雑誌が一方的に送りつけられたが、どうすればよいか
(いわゆるネガティブ・オプション)

 昨日、前の住所より転送されて自宅に大型郵便物が送られてきた。開封すると雑誌のようなものが入っており、請求書が同封されている。差出人住所は私書箱になっている。この様な物を送り付けられるような覚えはない。どのような対応をしたらよいだろうか。

アドバイス

 売買契約に基づかないで送付された商品や、売買契約の成立を偽ってその売買契約に係る商品を送付した場合には、販売業者はその送付した商品の返還を請求することができず、受け取った商品については受取人が直ちに処分して構いません。
 このように注文もしていないのに一方的に商品を送りつけ、それに対して購入をしない旨の明確な通知や商品を返送しない限り、勝手に購入の意思があるとみなして、代金の請求をするという商法は、ネガティブ・オプションと呼ばれています。
 これまではこのように送りつけられた商品については、受け取った側に14日間の保管義務がありましたが、2021年7月6日以降は、本事例のように申込みをしていないのに、販売業者が商品を勝手に送り付け、あるいは申し込んだ商品と別の商品を送り付けてきたなどの場合、販売業者は商品の返還請求ができなくなりました。
 また、販売業者は、契約の成立を偽ってその売買契約に係る商品を送付した場合も、その送付した商品の返還を請求することができなくなりました。
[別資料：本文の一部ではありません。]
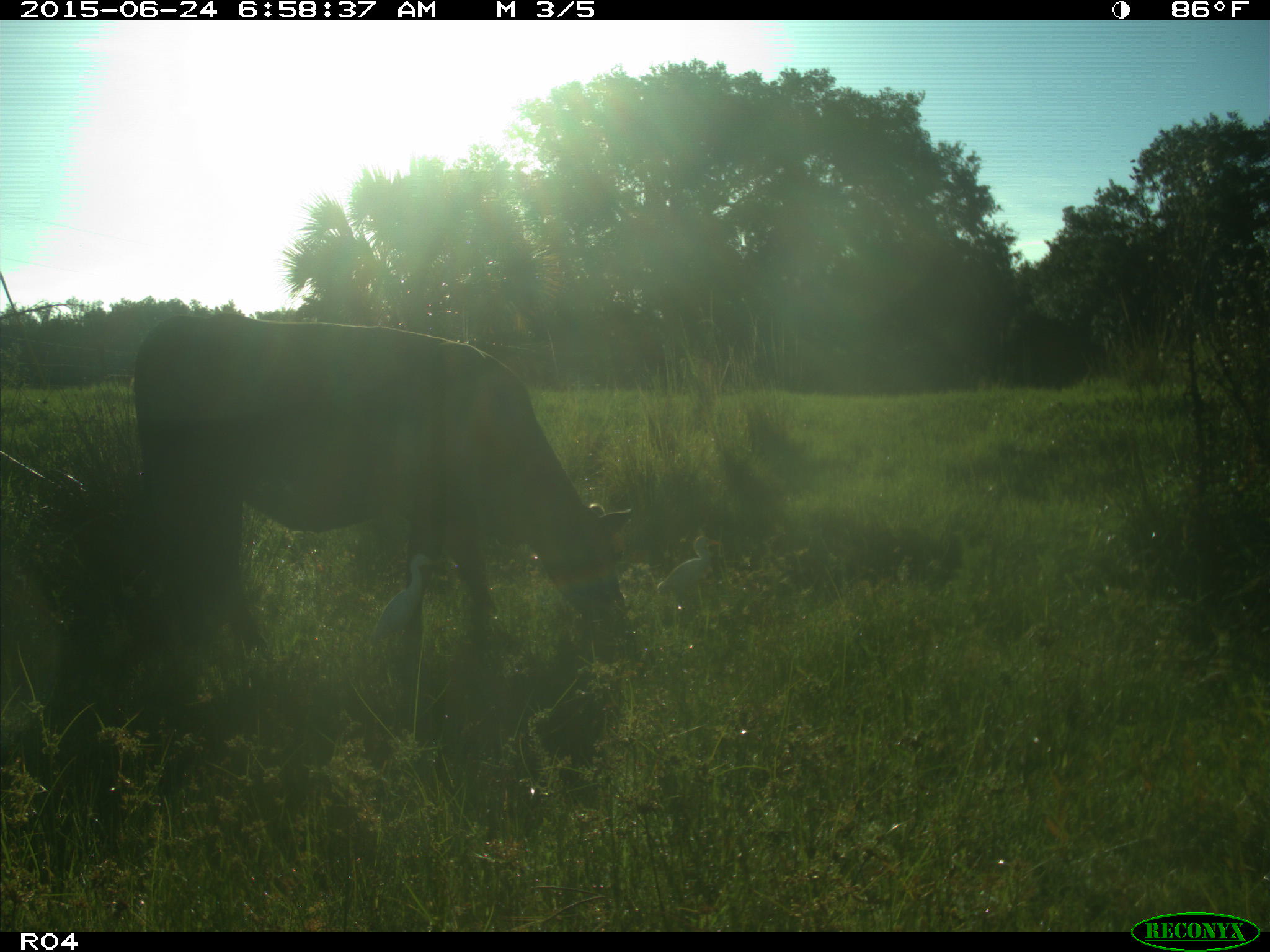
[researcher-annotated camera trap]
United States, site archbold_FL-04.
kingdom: Animalia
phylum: Chordata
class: Mammalia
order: Artiodactyla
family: Bovidae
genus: Bos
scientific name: Bos taurus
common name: domestic cow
つまり消費者が直ちに処分できるということです。
 近年は、宅配便や郵便局の代金引換配達を悪用する販売業者による被害が見受けられますので注意してください。
 仮に、売買契約に基づかないで一方的に商品の送付を受けた者が、処分したことを理由に代金の支払を請求され、代金支払義務が存在しているものと誤認して代金を支払ってしまった場合でも、販売業者に対して、その誤って支払った金銭の返還を請求することが可能です。
 この規定は、すべての商品に適用されますが、商品を受けた者が営業のために又は営業として締結することとなる売買契約の申込みについては、適用されませんので注意してください。